What the task requires:
Would you reproduce exactly, and only, the lines starting at the one with "Vintage alarm clock at windows at morning" and ending at the last line of the data, with both included? Leave the pictures out.

The data:
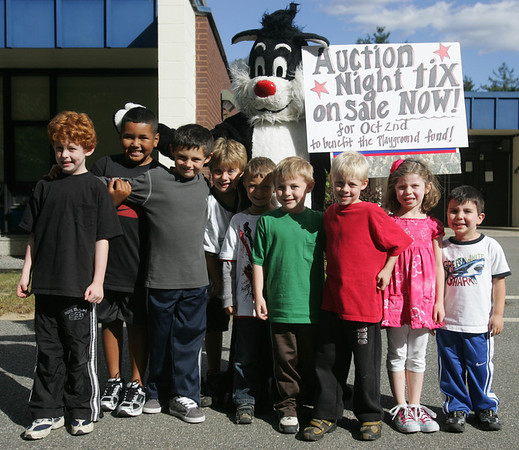 Joel Saslaw, dressed as Sylvester the Cat, along with students from Burke Elementary School in Peabody, has been trying to raise money to help build a playground for the school, which currently, does not have one. From left, Steven O'Hara, Justin Lewis, Steven Bua, Justin Saslaw, Ryan Saslaw, Vincent O'Hara, Jack O'Hara and Isabelle McCarthy, all students at Burke Elementary.Photo by Deborah Parker/September 20, 2010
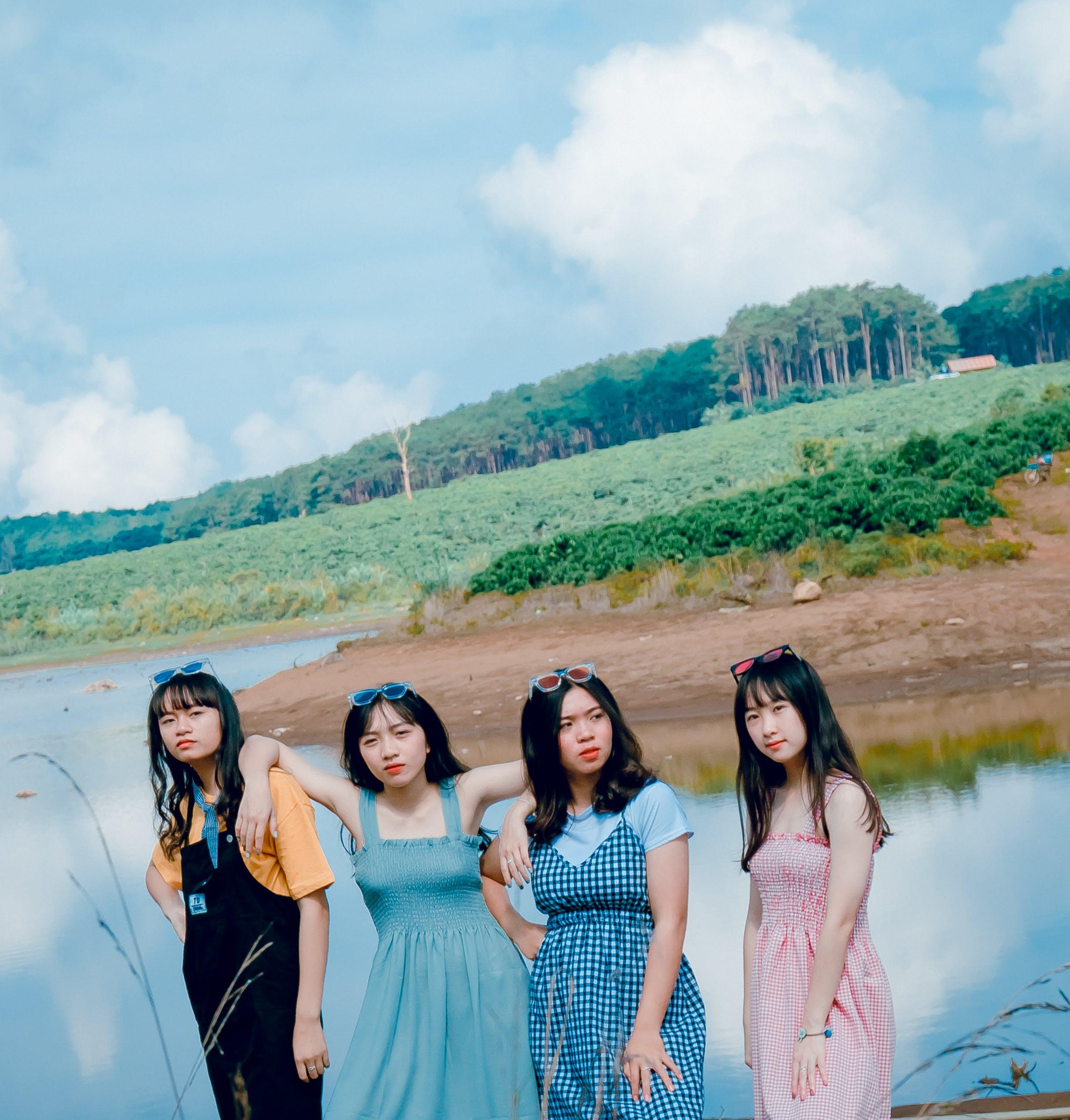 Four Women Near Body Of Water
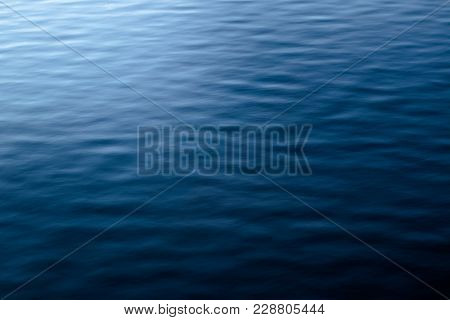 Ombre Blue Water With Sun Shining On Left And Deep Blue Water On Right With Ripple Design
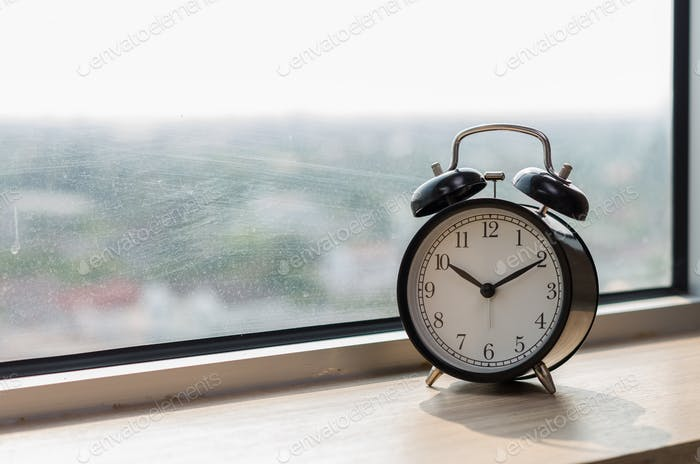 Vintage alarm clock at windows at morning
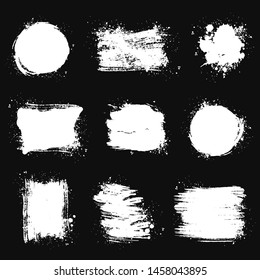 Paint brush stains, strokes, splatters and blots of different shapes for frame, banner, label, text box, clipping masks or other art design. Vector grunge textures isolated on black backgrounds.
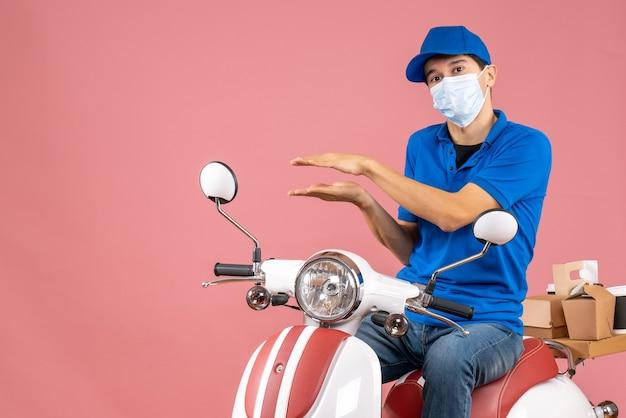 Vista dall'alto del corriere in maschera medica che indossa un cappello seduto su uno scooter che spiega qualcosa su sfondo color pesca pastello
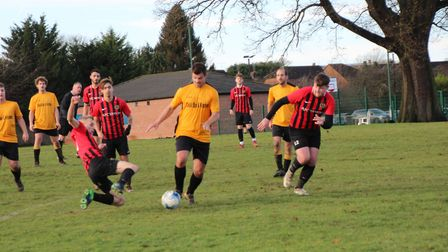 Marshalswick Rovers attempt to break through the Forza Watford defence. Picture: BRIAN HUBBALL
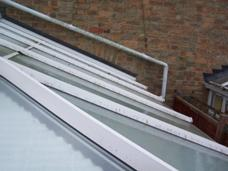 Glass roof with plastic coated metal frame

Written solution:
 Vintage alarm clock at windows at morning
 Paint brush stains, strokes, splatters and blots of different shapes for frame, banner, label, text box, clipping masks or other art design. Vector grunge textures isolated on black backgrounds.
 Vista dall'alto del corriere in maschera medica che indossa un cappello seduto su uno scooter che spiega qualcosa su sfondo color pesca pastello
 Marshalswick Rovers attempt to break through the Forza Watford defence. Picture: BRIAN HUBBALL
 Glass roof with plastic coated metal frame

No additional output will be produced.